Print exactly, and only, the lines from the one that has "Zana Bayne Leather — Skeleton Harness" through the end of the material below, with both ends included and the pictures omitted.

■ Recorded data
· · · · · · ·

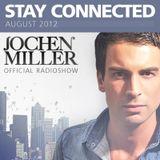 Jochen Miller - Stay Connected #19 August 2012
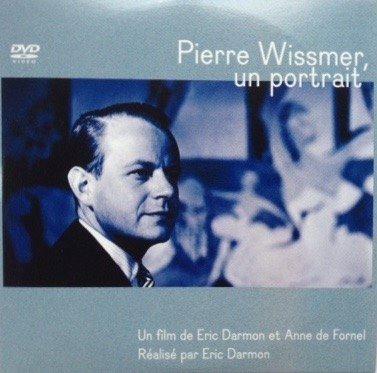 Pierre Wissmer, un portrait.jpg
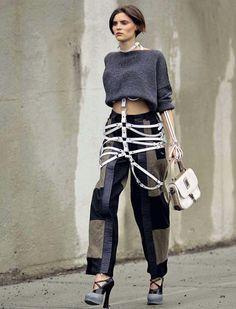 Zana Bayne Leather — Skeleton Harness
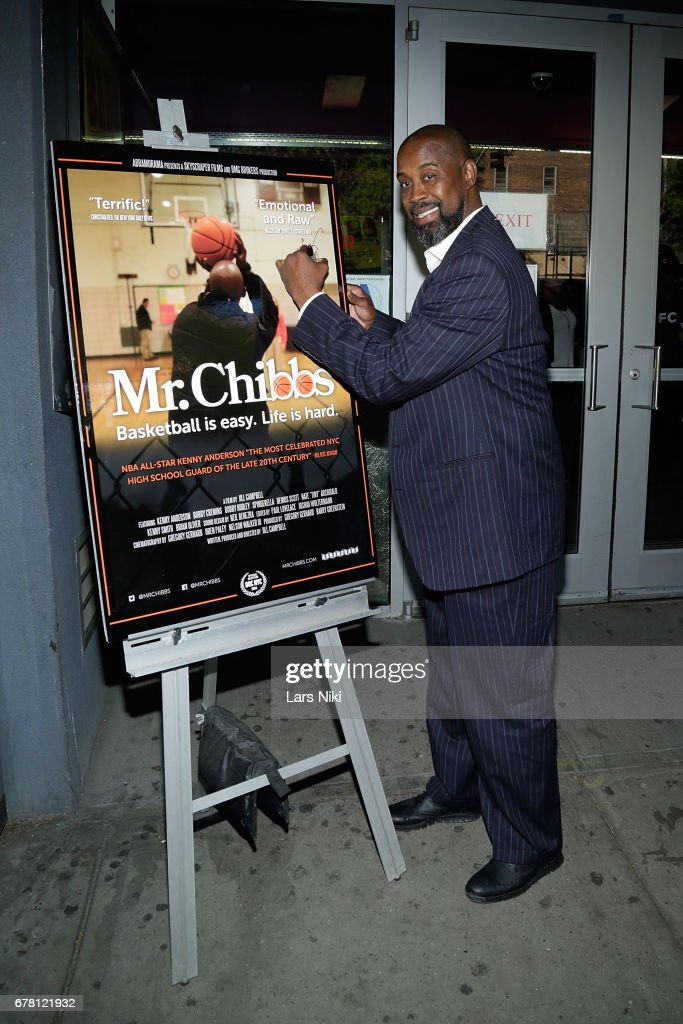 MR. CHIBBS Opening Night in New York City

· · · · · · ·

■ Your solution
 Zana Bayne Leather — Skeleton Harness
 MR. CHIBBS Opening Night in New York City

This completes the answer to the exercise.